Records excerpted from a collection:
^^^^^^^^^^^^^^^^
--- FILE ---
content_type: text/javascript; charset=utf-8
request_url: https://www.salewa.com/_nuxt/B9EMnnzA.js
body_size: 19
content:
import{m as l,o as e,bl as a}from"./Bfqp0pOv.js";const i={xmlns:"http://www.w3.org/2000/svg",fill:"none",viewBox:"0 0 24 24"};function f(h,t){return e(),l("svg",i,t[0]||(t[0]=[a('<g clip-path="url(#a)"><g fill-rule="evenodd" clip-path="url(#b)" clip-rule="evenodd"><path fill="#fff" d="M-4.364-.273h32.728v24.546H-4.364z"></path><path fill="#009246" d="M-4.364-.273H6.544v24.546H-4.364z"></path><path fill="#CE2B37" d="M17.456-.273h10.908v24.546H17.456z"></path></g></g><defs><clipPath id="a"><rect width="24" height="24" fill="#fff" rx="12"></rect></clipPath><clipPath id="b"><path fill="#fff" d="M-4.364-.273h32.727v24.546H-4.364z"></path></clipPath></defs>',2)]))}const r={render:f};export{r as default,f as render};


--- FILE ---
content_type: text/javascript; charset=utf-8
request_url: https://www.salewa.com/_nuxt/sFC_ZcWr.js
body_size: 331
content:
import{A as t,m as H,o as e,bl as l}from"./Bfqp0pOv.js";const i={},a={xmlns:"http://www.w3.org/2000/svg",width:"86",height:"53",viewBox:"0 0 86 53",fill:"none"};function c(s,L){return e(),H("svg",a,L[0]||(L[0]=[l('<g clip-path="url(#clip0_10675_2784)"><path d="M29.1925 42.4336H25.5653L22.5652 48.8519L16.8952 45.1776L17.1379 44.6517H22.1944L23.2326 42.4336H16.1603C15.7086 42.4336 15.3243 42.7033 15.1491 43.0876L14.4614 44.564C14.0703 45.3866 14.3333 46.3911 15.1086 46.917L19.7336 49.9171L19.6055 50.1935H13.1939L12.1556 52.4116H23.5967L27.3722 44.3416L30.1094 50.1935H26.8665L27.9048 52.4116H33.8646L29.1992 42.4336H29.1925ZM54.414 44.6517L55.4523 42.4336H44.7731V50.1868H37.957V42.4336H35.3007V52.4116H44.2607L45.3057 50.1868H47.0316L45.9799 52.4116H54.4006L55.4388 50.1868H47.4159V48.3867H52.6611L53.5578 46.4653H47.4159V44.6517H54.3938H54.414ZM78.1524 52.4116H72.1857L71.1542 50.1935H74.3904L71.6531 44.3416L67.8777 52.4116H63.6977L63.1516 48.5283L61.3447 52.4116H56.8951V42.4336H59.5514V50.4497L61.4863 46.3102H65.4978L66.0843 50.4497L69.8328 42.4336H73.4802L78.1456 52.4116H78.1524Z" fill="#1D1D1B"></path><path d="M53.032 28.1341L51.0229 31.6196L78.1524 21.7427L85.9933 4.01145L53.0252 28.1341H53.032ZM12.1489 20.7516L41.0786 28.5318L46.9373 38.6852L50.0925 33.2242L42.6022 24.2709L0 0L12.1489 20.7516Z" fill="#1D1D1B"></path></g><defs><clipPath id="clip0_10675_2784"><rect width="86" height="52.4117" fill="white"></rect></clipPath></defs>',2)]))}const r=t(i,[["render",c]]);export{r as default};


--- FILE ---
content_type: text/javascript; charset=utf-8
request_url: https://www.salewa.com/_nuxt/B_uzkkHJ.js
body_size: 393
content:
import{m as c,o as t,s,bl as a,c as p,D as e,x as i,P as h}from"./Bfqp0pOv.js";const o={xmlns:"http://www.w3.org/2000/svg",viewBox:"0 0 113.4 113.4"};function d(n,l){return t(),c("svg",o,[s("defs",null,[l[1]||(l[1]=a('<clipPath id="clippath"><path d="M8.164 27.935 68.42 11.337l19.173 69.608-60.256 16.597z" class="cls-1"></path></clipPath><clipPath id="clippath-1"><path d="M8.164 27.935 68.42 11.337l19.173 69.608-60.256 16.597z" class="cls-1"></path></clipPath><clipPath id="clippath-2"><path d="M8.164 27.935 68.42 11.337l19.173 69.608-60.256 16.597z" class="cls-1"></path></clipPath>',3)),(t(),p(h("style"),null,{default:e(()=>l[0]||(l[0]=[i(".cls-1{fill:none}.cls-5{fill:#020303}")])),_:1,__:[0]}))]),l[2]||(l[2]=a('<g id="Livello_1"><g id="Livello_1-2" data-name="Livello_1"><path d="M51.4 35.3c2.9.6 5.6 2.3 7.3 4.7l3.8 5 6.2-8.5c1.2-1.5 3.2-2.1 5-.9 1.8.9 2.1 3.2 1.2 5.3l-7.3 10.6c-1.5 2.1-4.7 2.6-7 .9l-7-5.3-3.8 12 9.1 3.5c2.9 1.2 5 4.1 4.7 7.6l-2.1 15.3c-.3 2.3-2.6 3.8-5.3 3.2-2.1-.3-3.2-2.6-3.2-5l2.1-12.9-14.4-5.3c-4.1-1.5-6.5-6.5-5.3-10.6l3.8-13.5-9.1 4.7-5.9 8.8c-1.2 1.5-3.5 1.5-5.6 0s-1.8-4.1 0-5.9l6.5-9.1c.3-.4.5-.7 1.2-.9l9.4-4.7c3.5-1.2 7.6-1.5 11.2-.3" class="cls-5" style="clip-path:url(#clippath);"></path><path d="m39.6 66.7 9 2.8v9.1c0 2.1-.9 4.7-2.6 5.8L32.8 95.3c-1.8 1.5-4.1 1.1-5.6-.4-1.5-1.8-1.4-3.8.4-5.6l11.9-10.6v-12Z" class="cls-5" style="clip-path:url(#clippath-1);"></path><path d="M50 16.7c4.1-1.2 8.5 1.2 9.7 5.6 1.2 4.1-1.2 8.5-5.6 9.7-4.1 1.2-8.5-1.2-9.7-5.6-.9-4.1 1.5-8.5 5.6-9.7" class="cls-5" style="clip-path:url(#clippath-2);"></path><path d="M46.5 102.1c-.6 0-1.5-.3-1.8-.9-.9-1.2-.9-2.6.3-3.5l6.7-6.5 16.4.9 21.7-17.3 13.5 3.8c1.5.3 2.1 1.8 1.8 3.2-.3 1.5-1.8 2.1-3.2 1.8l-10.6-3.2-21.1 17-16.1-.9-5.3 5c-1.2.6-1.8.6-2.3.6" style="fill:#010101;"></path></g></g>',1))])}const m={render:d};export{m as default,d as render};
^^^^^^^^^^^^^^^^
EXERCISE REQUIREMENTS: Repeat all the entries word for word.

TASK RESULT:
--- FILE ---
content_type: text/javascript; charset=utf-8
request_url: https://www.salewa.com/_nuxt/B9EMnnzA.js
body_size: 19
content:
import{m as l,o as e,bl as a}from"./Bfqp0pOv.js";const i={xmlns:"http://www.w3.org/2000/svg",fill:"none",viewBox:"0 0 24 24"};function f(h,t){return e(),l("svg",i,t[0]||(t[0]=[a('<g clip-path="url(#a)"><g fill-rule="evenodd" clip-path="url(#b)" clip-rule="evenodd"><path fill="#fff" d="M-4.364-.273h32.728v24.546H-4.364z"></path><path fill="#009246" d="M-4.364-.273H6.544v24.546H-4.364z"></path><path fill="#CE2B37" d="M17.456-.273h10.908v24.546H17.456z"></path></g></g><defs><clipPath id="a"><rect width="24" height="24" fill="#fff" rx="12"></rect></clipPath><clipPath id="b"><path fill="#fff" d="M-4.364-.273h32.727v24.546H-4.364z"></path></clipPath></defs>',2)]))}const r={render:f};export{r as default,f as render};


--- FILE ---
content_type: text/javascript; charset=utf-8
request_url: https://www.salewa.com/_nuxt/sFC_ZcWr.js
body_size: 331
content:
import{A as t,m as H,o as e,bl as l}from"./Bfqp0pOv.js";const i={},a={xmlns:"http://www.w3.org/2000/svg",width:"86",height:"53",viewBox:"0 0 86 53",fill:"none"};function c(s,L){return e(),H("svg",a,L[0]||(L[0]=[l('<g clip-path="url(#clip0_10675_2784)"><path d="M29.1925 42.4336H25.5653L22.5652 48.8519L16.8952 45.1776L17.1379 44.6517H22.1944L23.2326 42.4336H16.1603C15.7086 42.4336 15.3243 42.7033 15.1491 43.0876L14.4614 44.564C14.0703 45.3866 14.3333 46.3911 15.1086 46.917L19.7336 49.9171L19.6055 50.1935H13.1939L12.1556 52.4116H23.5967L27.3722 44.3416L30.1094 50.1935H26.8665L27.9048 52.4116H33.8646L29.1992 42.4336H29.1925ZM54.414 44.6517L55.4523 42.4336H44.7731V50.1868H37.957V42.4336H35.3007V52.4116H44.2607L45.3057 50.1868H47.0316L45.9799 52.4116H54.4006L55.4388 50.1868H47.4159V48.3867H52.6611L53.5578 46.4653H47.4159V44.6517H54.3938H54.414ZM78.1524 52.4116H72.1857L71.1542 50.1935H74.3904L71.6531 44.3416L67.8777 52.4116H63.6977L63.1516 48.5283L61.3447 52.4116H56.8951V42.4336H59.5514V50.4497L61.4863 46.3102H65.4978L66.0843 50.4497L69.8328 42.4336H73.4802L78.1456 52.4116H78.1524Z" fill="#1D1D1B"></path><path d="M53.032 28.1341L51.0229 31.6196L78.1524 21.7427L85.9933 4.01145L53.0252 28.1341H53.032ZM12.1489 20.7516L41.0786 28.5318L46.9373 38.6852L50.0925 33.2242L42.6022 24.2709L0 0L12.1489 20.7516Z" fill="#1D1D1B"></path></g><defs><clipPath id="clip0_10675_2784"><rect width="86" height="52.4117" fill="white"></rect></clipPath></defs>',2)]))}const r=t(i,[["render",c]]);export{r as default};


--- FILE ---
content_type: text/javascript; charset=utf-8
request_url: https://www.salewa.com/_nuxt/B_uzkkHJ.js
body_size: 393
content:
import{m as c,o as t,s,bl as a,c as p,D as e,x as i,P as h}from"./Bfqp0pOv.js";const o={xmlns:"http://www.w3.org/2000/svg",viewBox:"0 0 113.4 113.4"};function d(n,l){return t(),c("svg",o,[s("defs",null,[l[1]||(l[1]=a('<clipPath id="clippath"><path d="M8.164 27.935 68.42 11.337l19.173 69.608-60.256 16.597z" class="cls-1"></path></clipPath><clipPath id="clippath-1"><path d="M8.164 27.935 68.42 11.337l19.173 69.608-60.256 16.597z" class="cls-1"></path></clipPath><clipPath id="clippath-2"><path d="M8.164 27.935 68.42 11.337l19.173 69.608-60.256 16.597z" class="cls-1"></path></clipPath>',3)),(t(),p(h("style"),null,{default:e(()=>l[0]||(l[0]=[i(".cls-1{fill:none}.cls-5{fill:#020303}")])),_:1,__:[0]}))]),l[2]||(l[2]=a('<g id="Livello_1"><g id="Livello_1-2" data-name="Livello_1"><path d="M51.4 35.3c2.9.6 5.6 2.3 7.3 4.7l3.8 5 6.2-8.5c1.2-1.5 3.2-2.1 5-.9 1.8.9 2.1 3.2 1.2 5.3l-7.3 10.6c-1.5 2.1-4.7 2.6-7 .9l-7-5.3-3.8 12 9.1 3.5c2.9 1.2 5 4.1 4.7 7.6l-2.1 15.3c-.3 2.3-2.6 3.8-5.3 3.2-2.1-.3-3.2-2.6-3.2-5l2.1-12.9-14.4-5.3c-4.1-1.5-6.5-6.5-5.3-10.6l3.8-13.5-9.1 4.7-5.9 8.8c-1.2 1.5-3.5 1.5-5.6 0s-1.8-4.1 0-5.9l6.5-9.1c.3-.4.5-.7 1.2-.9l9.4-4.7c3.5-1.2 7.6-1.5 11.2-.3" class="cls-5" style="clip-path:url(#clippath);"></path><path d="m39.6 66.7 9 2.8v9.1c0 2.1-.9 4.7-2.6 5.8L32.8 95.3c-1.8 1.5-4.1 1.1-5.6-.4-1.5-1.8-1.4-3.8.4-5.6l11.9-10.6v-12Z" class="cls-5" style="clip-path:url(#clippath-1);"></path><path d="M50 16.7c4.1-1.2 8.5 1.2 9.7 5.6 1.2 4.1-1.2 8.5-5.6 9.7-4.1 1.2-8.5-1.2-9.7-5.6-.9-4.1 1.5-8.5 5.6-9.7" class="cls-5" style="clip-path:url(#clippath-2);"></path><path d="M46.5 102.1c-.6 0-1.5-.3-1.8-.9-.9-1.2-.9-2.6.3-3.5l6.7-6.5 16.4.9 21.7-17.3 13.5 3.8c1.5.3 2.1 1.8 1.8 3.2-.3 1.5-1.8 2.1-3.2 1.8l-10.6-3.2-21.1 17-16.1-.9-5.3 5c-1.2.6-1.8.6-2.3.6" style="fill:#010101;"></path></g></g>',1))])}const m={render:d};export{m as default,d as render};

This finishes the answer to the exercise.